Un cuaderno para el beisbol

Tomé un cuaderno forma italiana y le arranqué las hojas usadas en el ciclo escolar anterior. Quedó delgado, pero con suficiente espacio. Instintivamente, sin que nadie me dijera que así debían ser las cosas, comencé a anotar lo que sucedía en cada jugada: Parte alta de la primera entrada, nombre del bateador, nombre del pitcher, y el resultado: out. Desde el primer lanzamiento hasta el último de los siete juegos, todos en la libreta. No dejé de ver un solo segundo. Era 1985, fue la primera Serie Mundial que vi completa y tenía nueve años.

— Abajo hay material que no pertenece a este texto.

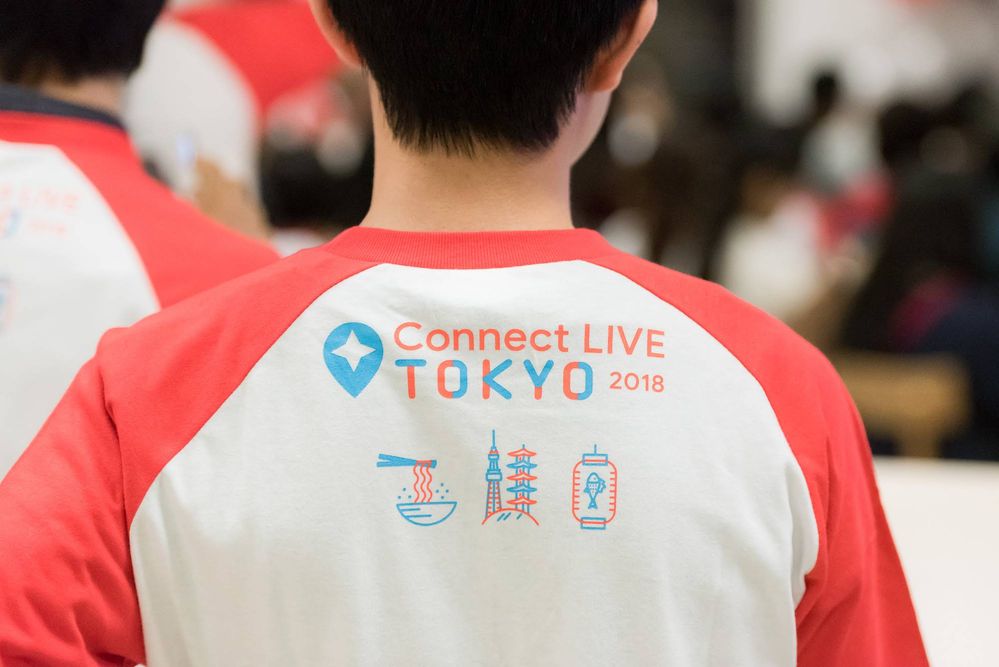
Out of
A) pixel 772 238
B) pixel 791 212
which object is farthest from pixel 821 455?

AHÍ ME ENAMORÉ DEL BEISBOL.

Mucho tiempo después, cuando en el 2006 empecé a trabajar en La Afición como editor general, don Alejandro León, el veterano cronista de beisbol del diario, me enseñó a anotar un partido. Una serie de símbolos y letras que te permiten registrar fácilmente cada jugada. Con esos garabatos puedes regresar décadas después a cualquier partido y saber perfectamente qué pasó. Hice mi primera crónica de un partido así y me pareció fascinante, mágica. Recordé la libreta forma italiana y la busqué por todas partes en la casa de mi padre. Jamás apareció.

Han pasado 29 años y los Reales de Kansas City regresaron al fin a la Serie Mundial, la posibilidad de que el rival sean otra vez los Cardenales de San Luis me da escalofríos. Será imposible no anotar cada jugada. Entonces, a los nueve años, tenía que vencer al sueño cada noche, era mi gran rival, el reto a vencer, ahora está el trabajo en Milenio Televisión, y los problemas de adulto. He decidido tomarme unas vacaciones, las primeras en un buen tiempo. Aunque tengo por ahí hojas con el formato adecuado para hacer las anotaciones de un partido, tengo ganas de conseguir un cuaderno Scribe forma italiana. No tengo la más mínima idea si todavía existan.